You are correct about double buffering on the rotated display as that is exactly what we need to do to perform the S/W rotation that we provide in IEGD. We present a buffer to the system that matches the target orientation (in your case 600 x 800 for 90 degree rotation) which the OS then draws into. For each screen update, we then re-render the 600 x 800 buffer with rotation to match the physical panel rotation then shift that data is shifted out to the display. The physical rotation of the screen and the s/w rotation of the data cancel each othert out and the screen looks proper. We have to re-reneder each screen which is why you see a slow down in performance. S/W rotation is a huge burden on the system and we usually recommend people avoid it by using panels or displays that physically match the desired orientation.

That said, it does sound like we may have introduced an issue was introduced in the 10.4 code release for rotation although I am not aware of any currently open issues against the 10.4 release around rotation.

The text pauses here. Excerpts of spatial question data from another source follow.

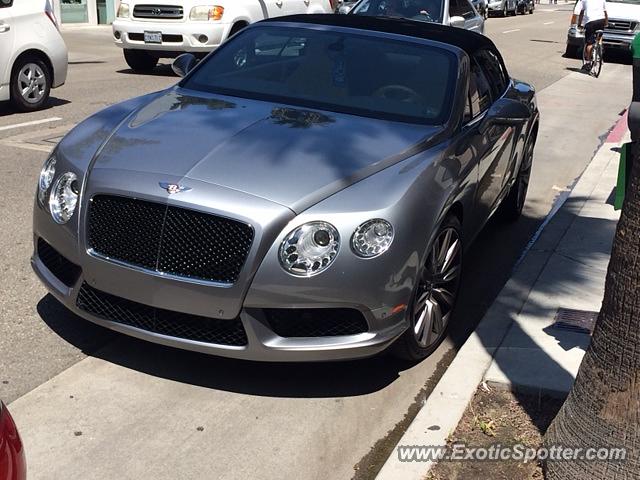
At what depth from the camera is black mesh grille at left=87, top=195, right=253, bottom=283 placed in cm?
392

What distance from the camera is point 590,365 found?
3.27m

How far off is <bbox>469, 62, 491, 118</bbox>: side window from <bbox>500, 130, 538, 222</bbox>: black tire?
1.14 metres

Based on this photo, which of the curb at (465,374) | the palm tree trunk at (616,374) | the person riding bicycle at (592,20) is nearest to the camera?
the palm tree trunk at (616,374)

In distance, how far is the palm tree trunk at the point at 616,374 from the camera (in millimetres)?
3037

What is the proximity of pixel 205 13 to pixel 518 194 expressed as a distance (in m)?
8.94

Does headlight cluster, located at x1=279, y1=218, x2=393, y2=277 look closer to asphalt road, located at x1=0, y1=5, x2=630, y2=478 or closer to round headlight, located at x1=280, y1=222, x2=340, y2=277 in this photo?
round headlight, located at x1=280, y1=222, x2=340, y2=277

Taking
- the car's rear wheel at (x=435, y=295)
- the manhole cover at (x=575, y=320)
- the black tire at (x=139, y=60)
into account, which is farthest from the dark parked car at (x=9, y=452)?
the black tire at (x=139, y=60)

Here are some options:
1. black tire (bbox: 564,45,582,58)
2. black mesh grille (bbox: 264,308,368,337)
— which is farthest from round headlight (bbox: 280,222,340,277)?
black tire (bbox: 564,45,582,58)

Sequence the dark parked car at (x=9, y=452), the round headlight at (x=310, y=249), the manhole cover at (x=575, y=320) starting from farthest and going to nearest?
the manhole cover at (x=575, y=320)
the round headlight at (x=310, y=249)
the dark parked car at (x=9, y=452)

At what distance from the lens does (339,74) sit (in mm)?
5430

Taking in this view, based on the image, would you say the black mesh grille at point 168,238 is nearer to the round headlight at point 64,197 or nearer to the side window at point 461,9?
the round headlight at point 64,197

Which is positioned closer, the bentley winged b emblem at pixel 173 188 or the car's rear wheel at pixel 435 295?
the bentley winged b emblem at pixel 173 188

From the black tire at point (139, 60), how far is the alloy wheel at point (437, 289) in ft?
37.7

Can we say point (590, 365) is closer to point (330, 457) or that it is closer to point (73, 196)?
point (330, 457)
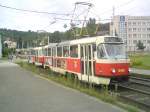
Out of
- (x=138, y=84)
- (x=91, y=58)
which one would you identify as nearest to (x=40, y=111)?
(x=91, y=58)

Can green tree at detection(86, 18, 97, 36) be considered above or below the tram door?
above

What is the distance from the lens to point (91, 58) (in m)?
18.4

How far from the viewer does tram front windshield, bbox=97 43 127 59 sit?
57.5ft

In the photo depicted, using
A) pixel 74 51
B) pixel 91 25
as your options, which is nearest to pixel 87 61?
pixel 74 51

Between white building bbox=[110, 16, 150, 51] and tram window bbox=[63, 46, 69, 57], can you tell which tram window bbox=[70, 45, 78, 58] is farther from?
white building bbox=[110, 16, 150, 51]

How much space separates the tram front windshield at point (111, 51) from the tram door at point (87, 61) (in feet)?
2.81

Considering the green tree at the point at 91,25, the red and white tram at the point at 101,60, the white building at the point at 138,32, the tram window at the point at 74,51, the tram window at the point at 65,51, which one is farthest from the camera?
the white building at the point at 138,32

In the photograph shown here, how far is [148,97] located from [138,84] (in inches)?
210

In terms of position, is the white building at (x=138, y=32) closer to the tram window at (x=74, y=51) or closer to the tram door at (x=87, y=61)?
the tram window at (x=74, y=51)

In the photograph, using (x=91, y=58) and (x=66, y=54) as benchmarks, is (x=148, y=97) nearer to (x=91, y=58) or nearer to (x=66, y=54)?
(x=91, y=58)

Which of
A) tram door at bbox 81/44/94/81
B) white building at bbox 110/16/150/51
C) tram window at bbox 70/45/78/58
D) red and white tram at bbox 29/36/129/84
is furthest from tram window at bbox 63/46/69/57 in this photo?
white building at bbox 110/16/150/51

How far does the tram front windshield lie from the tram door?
2.81 ft

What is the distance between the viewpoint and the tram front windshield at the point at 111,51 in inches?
690

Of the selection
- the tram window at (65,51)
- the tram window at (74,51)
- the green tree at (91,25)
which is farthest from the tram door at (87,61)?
the green tree at (91,25)
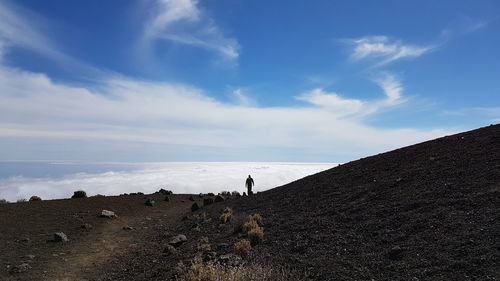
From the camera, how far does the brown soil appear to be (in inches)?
365

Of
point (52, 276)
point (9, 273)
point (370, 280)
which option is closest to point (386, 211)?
point (370, 280)

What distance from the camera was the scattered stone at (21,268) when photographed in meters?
12.2

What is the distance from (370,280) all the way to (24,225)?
49.9 ft

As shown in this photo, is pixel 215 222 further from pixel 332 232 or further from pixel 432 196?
pixel 432 196

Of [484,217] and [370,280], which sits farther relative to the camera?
[484,217]

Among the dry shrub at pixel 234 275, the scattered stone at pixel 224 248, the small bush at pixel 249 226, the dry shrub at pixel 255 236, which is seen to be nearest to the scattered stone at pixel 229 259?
the scattered stone at pixel 224 248

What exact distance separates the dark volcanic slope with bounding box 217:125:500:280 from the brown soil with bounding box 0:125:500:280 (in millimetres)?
37

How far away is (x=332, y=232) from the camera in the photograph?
12695mm

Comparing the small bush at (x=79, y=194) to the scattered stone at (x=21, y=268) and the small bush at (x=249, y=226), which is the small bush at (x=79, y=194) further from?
the small bush at (x=249, y=226)

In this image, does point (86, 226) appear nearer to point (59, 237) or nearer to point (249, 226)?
point (59, 237)

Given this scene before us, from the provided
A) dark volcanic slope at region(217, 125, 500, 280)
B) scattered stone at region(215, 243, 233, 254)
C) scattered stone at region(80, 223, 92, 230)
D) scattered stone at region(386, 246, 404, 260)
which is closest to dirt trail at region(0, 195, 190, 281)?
scattered stone at region(80, 223, 92, 230)

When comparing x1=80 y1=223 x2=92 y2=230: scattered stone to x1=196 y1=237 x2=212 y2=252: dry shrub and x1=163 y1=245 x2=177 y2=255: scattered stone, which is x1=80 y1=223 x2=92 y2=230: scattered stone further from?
x1=196 y1=237 x2=212 y2=252: dry shrub

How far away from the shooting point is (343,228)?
12.9 m

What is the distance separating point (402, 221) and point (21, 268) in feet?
34.7
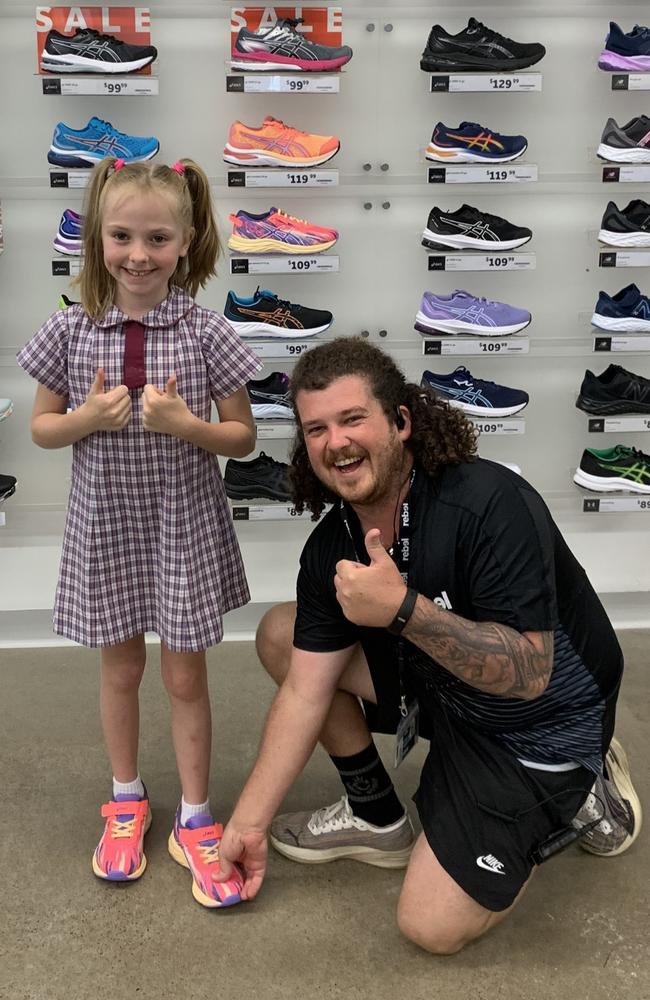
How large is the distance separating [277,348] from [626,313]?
136cm

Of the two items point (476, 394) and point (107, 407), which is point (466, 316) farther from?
point (107, 407)

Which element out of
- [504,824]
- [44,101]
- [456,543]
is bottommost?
[504,824]

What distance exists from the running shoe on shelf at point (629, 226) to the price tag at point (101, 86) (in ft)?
5.77

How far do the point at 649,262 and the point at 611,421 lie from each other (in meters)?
0.62

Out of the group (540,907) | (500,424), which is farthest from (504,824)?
(500,424)

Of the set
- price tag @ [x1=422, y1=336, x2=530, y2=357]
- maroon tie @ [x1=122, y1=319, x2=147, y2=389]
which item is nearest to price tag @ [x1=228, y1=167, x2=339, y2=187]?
price tag @ [x1=422, y1=336, x2=530, y2=357]

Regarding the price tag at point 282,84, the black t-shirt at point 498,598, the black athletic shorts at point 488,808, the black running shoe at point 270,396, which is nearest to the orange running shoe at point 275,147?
the price tag at point 282,84

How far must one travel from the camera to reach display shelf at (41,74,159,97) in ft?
10.9

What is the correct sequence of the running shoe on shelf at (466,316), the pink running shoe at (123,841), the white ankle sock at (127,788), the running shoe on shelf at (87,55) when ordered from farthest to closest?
the running shoe on shelf at (466,316) → the running shoe on shelf at (87,55) → the white ankle sock at (127,788) → the pink running shoe at (123,841)

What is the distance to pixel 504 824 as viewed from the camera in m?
2.07

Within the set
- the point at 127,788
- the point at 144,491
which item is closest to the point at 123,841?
the point at 127,788

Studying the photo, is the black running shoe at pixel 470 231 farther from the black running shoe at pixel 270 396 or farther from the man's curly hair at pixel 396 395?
the man's curly hair at pixel 396 395

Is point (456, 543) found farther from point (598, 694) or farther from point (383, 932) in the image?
point (383, 932)

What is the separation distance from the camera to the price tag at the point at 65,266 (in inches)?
136
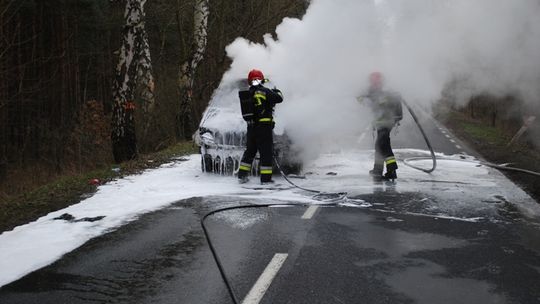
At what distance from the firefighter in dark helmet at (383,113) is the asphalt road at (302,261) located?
8.27 ft

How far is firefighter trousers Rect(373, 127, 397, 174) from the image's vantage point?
9.95 meters

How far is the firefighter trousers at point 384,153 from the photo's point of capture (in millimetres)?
9953

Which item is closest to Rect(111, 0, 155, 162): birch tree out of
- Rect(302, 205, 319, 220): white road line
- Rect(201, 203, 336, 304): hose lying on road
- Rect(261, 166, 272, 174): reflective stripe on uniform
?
Rect(261, 166, 272, 174): reflective stripe on uniform

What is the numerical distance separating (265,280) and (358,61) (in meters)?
6.85

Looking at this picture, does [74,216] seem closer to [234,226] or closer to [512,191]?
[234,226]

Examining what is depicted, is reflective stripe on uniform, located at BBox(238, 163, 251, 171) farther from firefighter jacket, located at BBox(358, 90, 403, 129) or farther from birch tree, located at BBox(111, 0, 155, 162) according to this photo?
birch tree, located at BBox(111, 0, 155, 162)

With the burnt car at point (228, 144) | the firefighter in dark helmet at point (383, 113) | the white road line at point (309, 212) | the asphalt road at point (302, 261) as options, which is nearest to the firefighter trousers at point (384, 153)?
the firefighter in dark helmet at point (383, 113)

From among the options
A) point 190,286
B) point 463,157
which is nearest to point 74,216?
point 190,286

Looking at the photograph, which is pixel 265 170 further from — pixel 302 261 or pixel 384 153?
pixel 302 261

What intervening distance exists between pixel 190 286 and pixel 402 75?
7.19 metres

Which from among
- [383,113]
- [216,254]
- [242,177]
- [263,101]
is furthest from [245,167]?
[216,254]

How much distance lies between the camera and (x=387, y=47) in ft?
34.2

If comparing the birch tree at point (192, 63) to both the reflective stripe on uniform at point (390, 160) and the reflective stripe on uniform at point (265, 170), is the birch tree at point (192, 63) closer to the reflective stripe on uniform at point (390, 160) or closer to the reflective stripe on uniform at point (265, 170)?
the reflective stripe on uniform at point (265, 170)

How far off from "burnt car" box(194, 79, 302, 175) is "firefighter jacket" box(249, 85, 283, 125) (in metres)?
0.69
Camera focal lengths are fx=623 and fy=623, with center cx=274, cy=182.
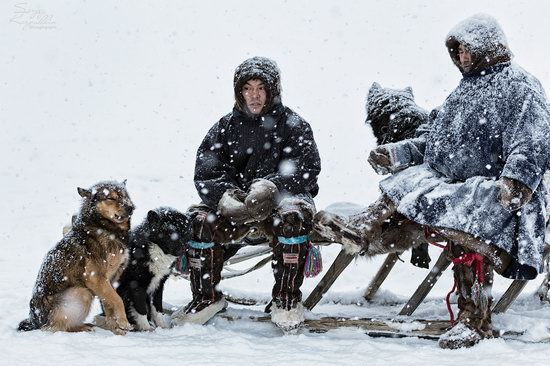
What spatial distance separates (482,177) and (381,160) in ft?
2.51

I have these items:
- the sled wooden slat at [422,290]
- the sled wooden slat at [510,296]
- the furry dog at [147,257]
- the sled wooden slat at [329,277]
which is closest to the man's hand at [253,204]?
the furry dog at [147,257]

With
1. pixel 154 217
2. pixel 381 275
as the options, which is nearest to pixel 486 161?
pixel 381 275

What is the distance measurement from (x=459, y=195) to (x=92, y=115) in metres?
13.5

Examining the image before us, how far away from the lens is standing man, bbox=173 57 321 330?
13.9 feet

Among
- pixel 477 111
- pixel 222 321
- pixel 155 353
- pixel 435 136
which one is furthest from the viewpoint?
pixel 222 321

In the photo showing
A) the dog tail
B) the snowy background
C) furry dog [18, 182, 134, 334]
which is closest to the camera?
the snowy background

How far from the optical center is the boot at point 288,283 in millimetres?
4144

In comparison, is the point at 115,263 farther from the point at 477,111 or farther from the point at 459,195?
the point at 477,111

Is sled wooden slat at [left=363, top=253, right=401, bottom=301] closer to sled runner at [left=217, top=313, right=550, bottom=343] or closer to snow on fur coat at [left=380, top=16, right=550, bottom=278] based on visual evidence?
sled runner at [left=217, top=313, right=550, bottom=343]

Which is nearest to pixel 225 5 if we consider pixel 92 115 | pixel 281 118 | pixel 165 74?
pixel 165 74

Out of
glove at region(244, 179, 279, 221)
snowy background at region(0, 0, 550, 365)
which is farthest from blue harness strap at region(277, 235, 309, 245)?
snowy background at region(0, 0, 550, 365)

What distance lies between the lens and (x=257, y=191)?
4.23 m

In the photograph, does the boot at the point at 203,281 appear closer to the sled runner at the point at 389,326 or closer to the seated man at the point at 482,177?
the sled runner at the point at 389,326

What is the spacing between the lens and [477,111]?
13.0ft
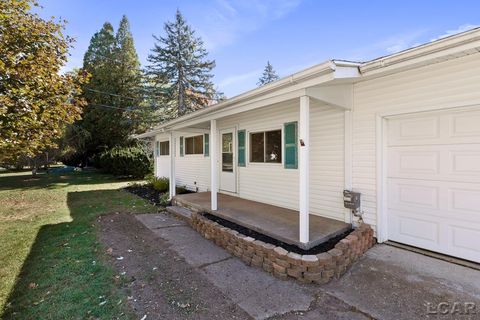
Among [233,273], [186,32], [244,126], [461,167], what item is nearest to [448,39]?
[461,167]

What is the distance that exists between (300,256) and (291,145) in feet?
9.00

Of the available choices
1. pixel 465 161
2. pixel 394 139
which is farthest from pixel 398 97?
pixel 465 161

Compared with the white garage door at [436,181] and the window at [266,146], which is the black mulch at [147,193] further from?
the white garage door at [436,181]

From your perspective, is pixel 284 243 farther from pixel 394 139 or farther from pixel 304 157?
pixel 394 139

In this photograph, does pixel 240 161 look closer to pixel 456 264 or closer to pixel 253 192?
pixel 253 192

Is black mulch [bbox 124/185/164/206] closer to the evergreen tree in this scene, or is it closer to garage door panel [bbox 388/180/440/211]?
garage door panel [bbox 388/180/440/211]

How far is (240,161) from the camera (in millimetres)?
7027

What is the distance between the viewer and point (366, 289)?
286 centimetres

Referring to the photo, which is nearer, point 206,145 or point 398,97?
point 398,97

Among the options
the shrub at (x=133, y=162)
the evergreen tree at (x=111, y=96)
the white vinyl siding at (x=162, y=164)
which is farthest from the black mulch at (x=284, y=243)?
the evergreen tree at (x=111, y=96)

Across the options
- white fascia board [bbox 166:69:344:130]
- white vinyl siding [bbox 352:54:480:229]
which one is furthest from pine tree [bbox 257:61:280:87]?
white vinyl siding [bbox 352:54:480:229]

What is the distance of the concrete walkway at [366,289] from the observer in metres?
2.50

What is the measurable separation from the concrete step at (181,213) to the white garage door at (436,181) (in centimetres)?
423

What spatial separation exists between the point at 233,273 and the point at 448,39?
3866 mm
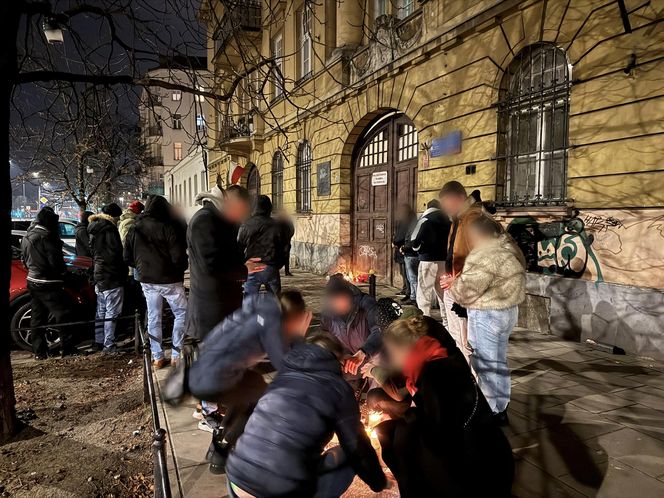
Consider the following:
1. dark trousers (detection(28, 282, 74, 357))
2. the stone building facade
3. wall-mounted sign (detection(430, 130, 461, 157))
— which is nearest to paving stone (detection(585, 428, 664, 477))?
the stone building facade

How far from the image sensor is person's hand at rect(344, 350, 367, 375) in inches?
128

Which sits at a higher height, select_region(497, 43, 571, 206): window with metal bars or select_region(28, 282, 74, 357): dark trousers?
select_region(497, 43, 571, 206): window with metal bars

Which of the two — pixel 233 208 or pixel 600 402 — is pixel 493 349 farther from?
pixel 233 208

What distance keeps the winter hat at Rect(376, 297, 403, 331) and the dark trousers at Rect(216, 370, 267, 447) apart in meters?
1.15

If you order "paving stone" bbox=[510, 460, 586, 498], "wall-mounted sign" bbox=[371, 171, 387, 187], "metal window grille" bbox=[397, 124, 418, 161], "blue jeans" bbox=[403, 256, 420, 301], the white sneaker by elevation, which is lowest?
the white sneaker

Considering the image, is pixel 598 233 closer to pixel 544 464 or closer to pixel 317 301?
pixel 544 464

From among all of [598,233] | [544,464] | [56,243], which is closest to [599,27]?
[598,233]

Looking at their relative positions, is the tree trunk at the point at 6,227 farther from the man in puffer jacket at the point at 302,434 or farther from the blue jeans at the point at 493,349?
the blue jeans at the point at 493,349

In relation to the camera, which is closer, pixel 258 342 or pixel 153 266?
pixel 258 342

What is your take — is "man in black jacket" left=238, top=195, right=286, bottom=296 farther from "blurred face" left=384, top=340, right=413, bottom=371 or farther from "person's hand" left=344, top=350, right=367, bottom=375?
"blurred face" left=384, top=340, right=413, bottom=371

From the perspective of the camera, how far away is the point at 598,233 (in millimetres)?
5891

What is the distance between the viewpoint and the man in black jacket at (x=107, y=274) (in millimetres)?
6070

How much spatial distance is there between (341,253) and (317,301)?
11.6ft

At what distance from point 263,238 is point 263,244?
0.30 ft
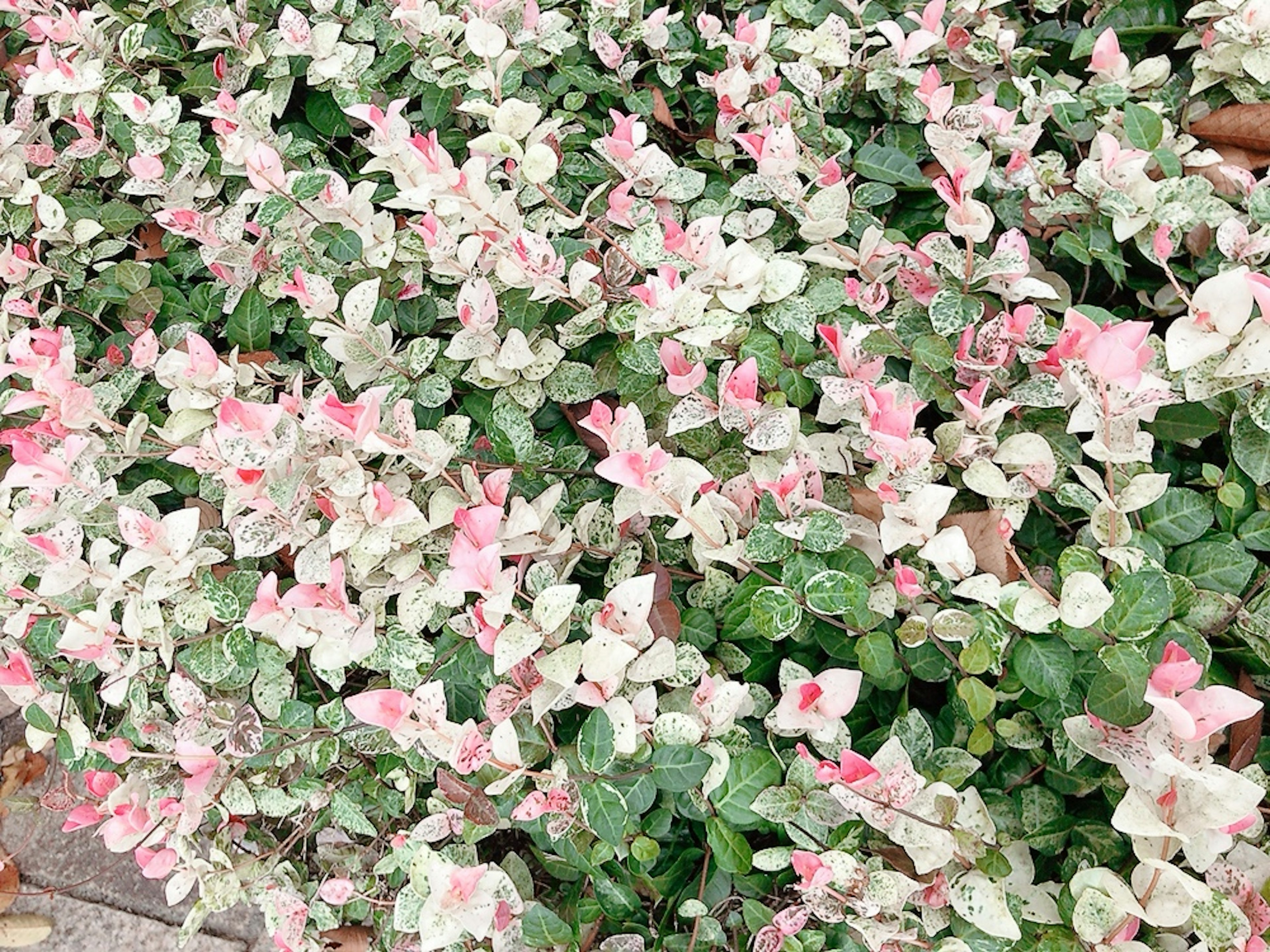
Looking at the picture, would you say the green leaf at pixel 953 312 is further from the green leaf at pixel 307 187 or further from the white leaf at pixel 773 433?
the green leaf at pixel 307 187

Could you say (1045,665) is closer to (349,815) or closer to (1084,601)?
(1084,601)

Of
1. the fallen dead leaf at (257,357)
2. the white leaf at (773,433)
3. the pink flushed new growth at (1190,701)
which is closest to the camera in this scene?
the pink flushed new growth at (1190,701)

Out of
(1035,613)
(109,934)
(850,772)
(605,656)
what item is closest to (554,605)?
(605,656)

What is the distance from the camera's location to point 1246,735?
3.02ft

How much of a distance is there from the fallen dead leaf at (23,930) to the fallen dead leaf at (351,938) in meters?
0.81

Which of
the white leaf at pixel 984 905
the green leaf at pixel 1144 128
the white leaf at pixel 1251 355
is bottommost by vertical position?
the white leaf at pixel 984 905

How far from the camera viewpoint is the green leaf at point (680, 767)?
3.09ft

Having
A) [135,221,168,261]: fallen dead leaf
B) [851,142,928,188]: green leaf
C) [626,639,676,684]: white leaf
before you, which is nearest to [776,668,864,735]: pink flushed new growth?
[626,639,676,684]: white leaf

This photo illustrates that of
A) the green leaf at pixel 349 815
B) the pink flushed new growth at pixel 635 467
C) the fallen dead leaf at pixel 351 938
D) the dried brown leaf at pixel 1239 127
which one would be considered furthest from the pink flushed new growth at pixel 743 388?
the fallen dead leaf at pixel 351 938

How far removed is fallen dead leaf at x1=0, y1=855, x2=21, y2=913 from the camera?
1863 mm

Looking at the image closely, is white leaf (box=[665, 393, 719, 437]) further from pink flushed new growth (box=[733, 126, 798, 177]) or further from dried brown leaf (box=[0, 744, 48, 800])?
dried brown leaf (box=[0, 744, 48, 800])

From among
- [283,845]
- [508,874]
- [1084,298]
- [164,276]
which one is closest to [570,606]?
[508,874]

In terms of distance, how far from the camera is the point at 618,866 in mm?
1046

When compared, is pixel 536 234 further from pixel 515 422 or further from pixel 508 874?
pixel 508 874
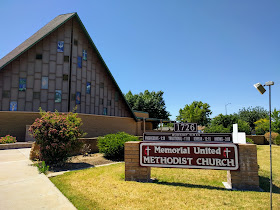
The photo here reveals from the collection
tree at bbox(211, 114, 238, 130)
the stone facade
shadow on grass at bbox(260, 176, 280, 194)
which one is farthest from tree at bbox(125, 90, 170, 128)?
shadow on grass at bbox(260, 176, 280, 194)

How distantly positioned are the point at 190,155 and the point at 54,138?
6.82 m

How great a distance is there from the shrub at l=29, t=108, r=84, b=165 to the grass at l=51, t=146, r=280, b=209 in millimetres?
1900

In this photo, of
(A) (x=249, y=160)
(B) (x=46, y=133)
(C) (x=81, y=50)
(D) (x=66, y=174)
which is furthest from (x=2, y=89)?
(A) (x=249, y=160)

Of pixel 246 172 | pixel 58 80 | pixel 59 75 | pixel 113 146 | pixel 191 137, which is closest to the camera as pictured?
pixel 246 172

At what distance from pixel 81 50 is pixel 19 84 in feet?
28.9

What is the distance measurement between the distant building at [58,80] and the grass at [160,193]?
16.6 m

To verify, I would recommend trying a fresh/clean install instead of doing an upgrade from 10.0 to 10.4. You will probably want to be sure to generate a new installation image with CED with all 10.4 files to be sure you do not have any left over settings or driver files from 10.0.

I can provide the 10.0 release to you however it is too big to upload here so we would need to figure out a different way to accomplish it. We normally provide that sort of thing through our Premier Support (Quad) system.

SBout
Beginner
413 Views

Thanks for the 10.0 - we get our performance back with that.

We have discovered an issue with the 10.0 and this setup (with remote desktop sessions into the device) that we didn't see with 10.4 based drivers - do you think the 10.4 performance issues with a rotated display are likely to be addressed at any point?

(I'll file the 10.0 issue with remote desktop as another post - if there is a fix for that, we can stick with the 10.0 based driver).